Problem to work on - Each entry below must be repeated exactly, with pictures left out.
◇ ◇ ◇
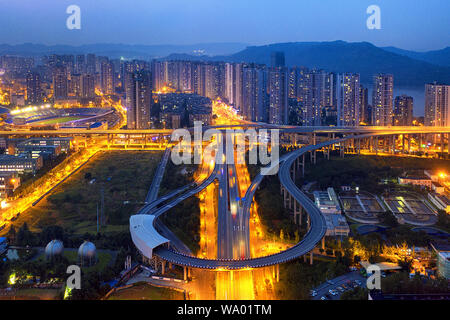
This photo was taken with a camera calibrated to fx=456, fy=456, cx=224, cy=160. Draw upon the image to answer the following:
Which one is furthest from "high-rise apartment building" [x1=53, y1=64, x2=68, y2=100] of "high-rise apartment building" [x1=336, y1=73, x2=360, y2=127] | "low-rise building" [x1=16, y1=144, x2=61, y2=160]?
"high-rise apartment building" [x1=336, y1=73, x2=360, y2=127]

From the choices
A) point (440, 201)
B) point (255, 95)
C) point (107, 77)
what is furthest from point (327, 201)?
point (107, 77)

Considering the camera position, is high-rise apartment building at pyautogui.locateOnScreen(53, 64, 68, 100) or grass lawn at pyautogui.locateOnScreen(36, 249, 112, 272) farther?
high-rise apartment building at pyautogui.locateOnScreen(53, 64, 68, 100)

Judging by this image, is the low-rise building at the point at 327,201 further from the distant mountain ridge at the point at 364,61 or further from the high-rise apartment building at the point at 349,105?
the distant mountain ridge at the point at 364,61

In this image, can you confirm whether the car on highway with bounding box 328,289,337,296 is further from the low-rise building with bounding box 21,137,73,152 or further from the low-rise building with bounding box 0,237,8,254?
the low-rise building with bounding box 21,137,73,152

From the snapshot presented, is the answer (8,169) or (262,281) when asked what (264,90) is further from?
(262,281)

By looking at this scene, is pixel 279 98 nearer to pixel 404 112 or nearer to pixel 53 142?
pixel 404 112
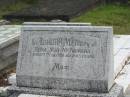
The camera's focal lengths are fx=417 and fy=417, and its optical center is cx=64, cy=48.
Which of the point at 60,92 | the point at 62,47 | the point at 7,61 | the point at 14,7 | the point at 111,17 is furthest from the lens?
the point at 14,7

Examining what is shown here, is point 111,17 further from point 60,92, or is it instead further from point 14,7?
point 60,92

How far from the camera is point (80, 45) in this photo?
5.82 meters

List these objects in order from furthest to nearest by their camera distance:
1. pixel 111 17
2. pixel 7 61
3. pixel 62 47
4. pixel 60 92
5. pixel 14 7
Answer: pixel 14 7
pixel 111 17
pixel 7 61
pixel 62 47
pixel 60 92

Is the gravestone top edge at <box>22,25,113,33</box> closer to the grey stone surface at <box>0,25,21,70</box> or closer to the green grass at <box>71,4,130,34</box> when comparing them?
the grey stone surface at <box>0,25,21,70</box>

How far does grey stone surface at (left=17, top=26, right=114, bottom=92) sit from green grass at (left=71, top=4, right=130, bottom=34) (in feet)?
19.1

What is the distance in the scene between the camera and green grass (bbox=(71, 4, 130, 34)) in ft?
40.1

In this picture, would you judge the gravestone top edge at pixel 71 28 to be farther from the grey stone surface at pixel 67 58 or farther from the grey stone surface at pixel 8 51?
the grey stone surface at pixel 8 51

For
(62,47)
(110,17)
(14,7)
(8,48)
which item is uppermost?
(14,7)

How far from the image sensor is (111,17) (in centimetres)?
1327

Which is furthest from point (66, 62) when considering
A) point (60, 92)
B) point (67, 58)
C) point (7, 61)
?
point (7, 61)

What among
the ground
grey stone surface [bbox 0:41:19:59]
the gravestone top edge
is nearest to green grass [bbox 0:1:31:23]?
the ground

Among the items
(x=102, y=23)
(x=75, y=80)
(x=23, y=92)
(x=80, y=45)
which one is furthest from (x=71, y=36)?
(x=102, y=23)

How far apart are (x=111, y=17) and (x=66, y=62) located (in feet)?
25.1

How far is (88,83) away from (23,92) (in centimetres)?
98
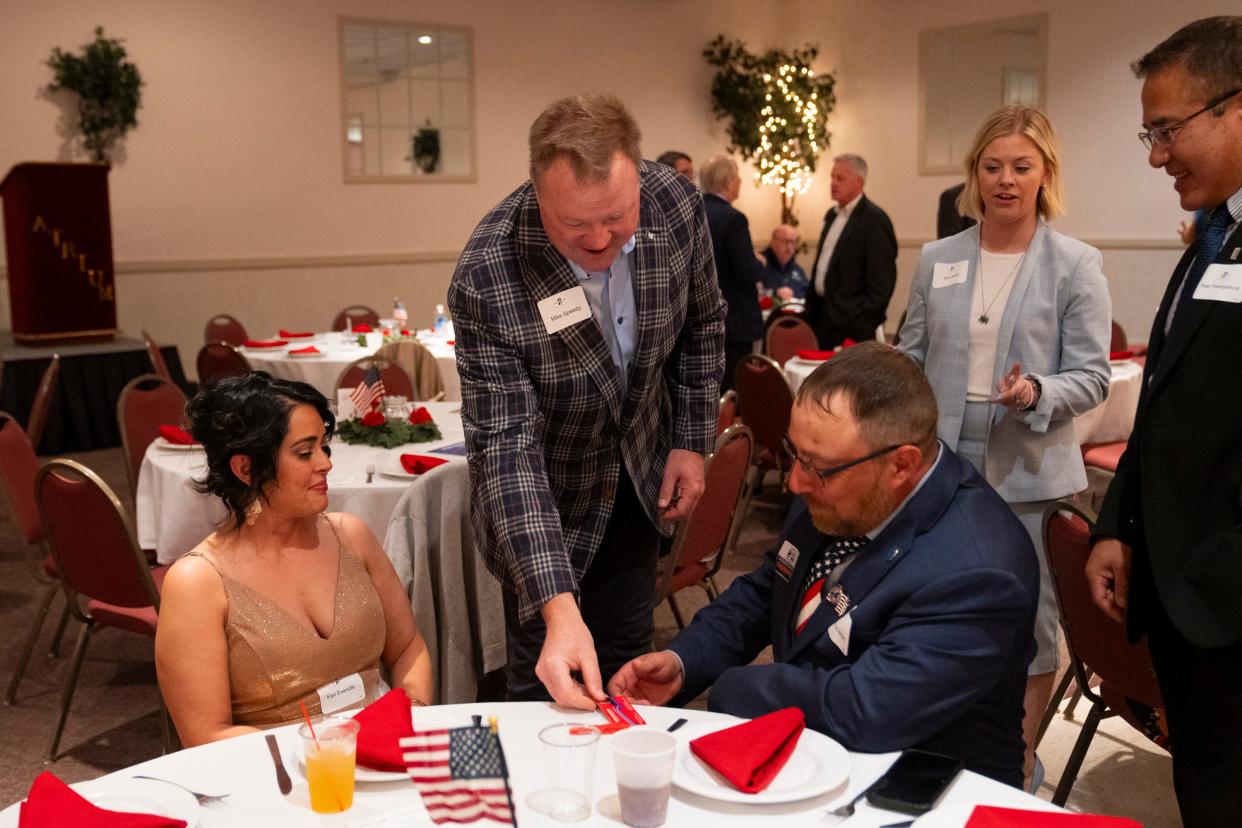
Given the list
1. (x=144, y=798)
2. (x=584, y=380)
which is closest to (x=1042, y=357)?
(x=584, y=380)

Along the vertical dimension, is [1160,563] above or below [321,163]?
below

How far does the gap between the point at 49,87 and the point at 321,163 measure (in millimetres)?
2136

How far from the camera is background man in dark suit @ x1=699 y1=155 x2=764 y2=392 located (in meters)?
6.22

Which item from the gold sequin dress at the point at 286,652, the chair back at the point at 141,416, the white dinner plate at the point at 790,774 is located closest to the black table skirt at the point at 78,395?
the chair back at the point at 141,416

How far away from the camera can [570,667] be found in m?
1.67

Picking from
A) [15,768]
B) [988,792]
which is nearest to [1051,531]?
[988,792]

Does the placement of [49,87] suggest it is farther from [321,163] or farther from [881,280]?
[881,280]

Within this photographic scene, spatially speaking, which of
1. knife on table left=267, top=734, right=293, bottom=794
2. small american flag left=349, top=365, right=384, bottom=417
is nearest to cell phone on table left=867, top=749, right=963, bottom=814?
knife on table left=267, top=734, right=293, bottom=794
◇ ◇ ◇
Exercise output -
This photo was taken with a camera calibrated to fx=456, fy=456, cx=224, cy=160. Draw upon the image to answer the following:
Which one is furthest from "high-rise apartment building" [x1=53, y1=64, x2=68, y2=100] of "high-rise apartment building" [x1=336, y1=73, x2=360, y2=127] | "low-rise building" [x1=16, y1=144, x2=61, y2=160]?
"high-rise apartment building" [x1=336, y1=73, x2=360, y2=127]

From the choices
A) point (440, 201)
B) point (255, 95)
C) point (107, 77)
what is furthest from point (327, 201)?
point (107, 77)

Considering the camera position, is high-rise apartment building at pyautogui.locateOnScreen(53, 64, 68, 100) or grass lawn at pyautogui.locateOnScreen(36, 249, 112, 272) farther?
high-rise apartment building at pyautogui.locateOnScreen(53, 64, 68, 100)

Judging by this image, is the low-rise building at the point at 327,201 further from the distant mountain ridge at the point at 364,61 or further from the high-rise apartment building at the point at 349,105?
the distant mountain ridge at the point at 364,61

In this image, can you confirm whether the car on highway with bounding box 328,289,337,296 is further from the low-rise building with bounding box 21,137,73,152 or further from the low-rise building with bounding box 0,237,8,254?
the low-rise building with bounding box 21,137,73,152

From the snapshot presented, is the answer (8,169) or (262,281) when asked what (264,90) is further from?
(262,281)

By looking at this scene, is pixel 279 98 nearer to pixel 404 112 or nearer to pixel 53 142?
pixel 404 112
The camera's focal lengths are fx=417 and fy=417, and its optical center is cx=64, cy=48.
Which of the point at 60,92 | the point at 62,47 | the point at 7,61 | the point at 14,7 | the point at 111,17 is furthest from the lens?
the point at 14,7

Examining what is shown here, is point 111,17 further from point 60,92, or is it instead further from point 14,7?
point 60,92

How far from the camera is point (80, 45) in this photo?
5.82 meters

List these objects in order from furthest to nearest by their camera distance:
1. pixel 111 17
2. pixel 7 61
3. pixel 62 47
4. pixel 60 92
5. pixel 14 7
Answer: pixel 14 7
pixel 111 17
pixel 7 61
pixel 62 47
pixel 60 92

Is the gravestone top edge at <box>22,25,113,33</box> closer to the grey stone surface at <box>0,25,21,70</box> or closer to the green grass at <box>71,4,130,34</box> when comparing them?
the grey stone surface at <box>0,25,21,70</box>

How far does grey stone surface at (left=17, top=26, right=114, bottom=92) sit from green grass at (left=71, top=4, right=130, bottom=34) (in feet)?
19.1

What is the distance in the scene between the camera and green grass (bbox=(71, 4, 130, 34)) in ft?
40.1

In this picture, would you judge the gravestone top edge at pixel 71 28 to be farther from the grey stone surface at pixel 67 58 or farther from the grey stone surface at pixel 8 51?
the grey stone surface at pixel 8 51

For
(62,47)
(110,17)
(14,7)
(8,48)
which item is uppermost?
(14,7)

How far from the image sensor is (111,17) (in centimetres)?
1327

Which is furthest from point (66, 62) when considering
A) point (60, 92)
B) point (67, 58)
C) point (7, 61)
?
point (7, 61)

What among
the ground
grey stone surface [bbox 0:41:19:59]
the gravestone top edge
is nearest to green grass [bbox 0:1:31:23]?
the ground

Among the items
(x=102, y=23)
(x=75, y=80)
(x=23, y=92)
(x=80, y=45)
which one is furthest from (x=71, y=36)?
(x=102, y=23)

How far apart are (x=111, y=17) and (x=66, y=62) located (in feet)?
25.1

How far is (88,83) away from (23,92) (in centimetres)?
98
Given the list
1. (x=144, y=798)
2. (x=584, y=380)
which is closest to (x=1042, y=357)?
(x=584, y=380)

Along the vertical dimension, is [1160,563] above or below [321,163]?
below

How far does the gap between the point at 49,87 and the point at 321,163 measure (in millimetres)?
2136

How far from the camera is background man in dark suit @ x1=699 y1=155 x2=764 y2=392 located (in meters)?
6.22

Which item from the gold sequin dress at the point at 286,652, the chair back at the point at 141,416, the white dinner plate at the point at 790,774 is located closest to the black table skirt at the point at 78,395?
the chair back at the point at 141,416

How far away from the camera can [570,667] be found in m?
1.67

Picking from
A) [15,768]
B) [988,792]
which is nearest to [1051,531]?
[988,792]

Does the placement of [49,87] suggest it is farther from [321,163] or farther from [881,280]?
[881,280]

Within this photographic scene, spatially speaking, which of
1. knife on table left=267, top=734, right=293, bottom=794
2. small american flag left=349, top=365, right=384, bottom=417
is nearest to cell phone on table left=867, top=749, right=963, bottom=814?
knife on table left=267, top=734, right=293, bottom=794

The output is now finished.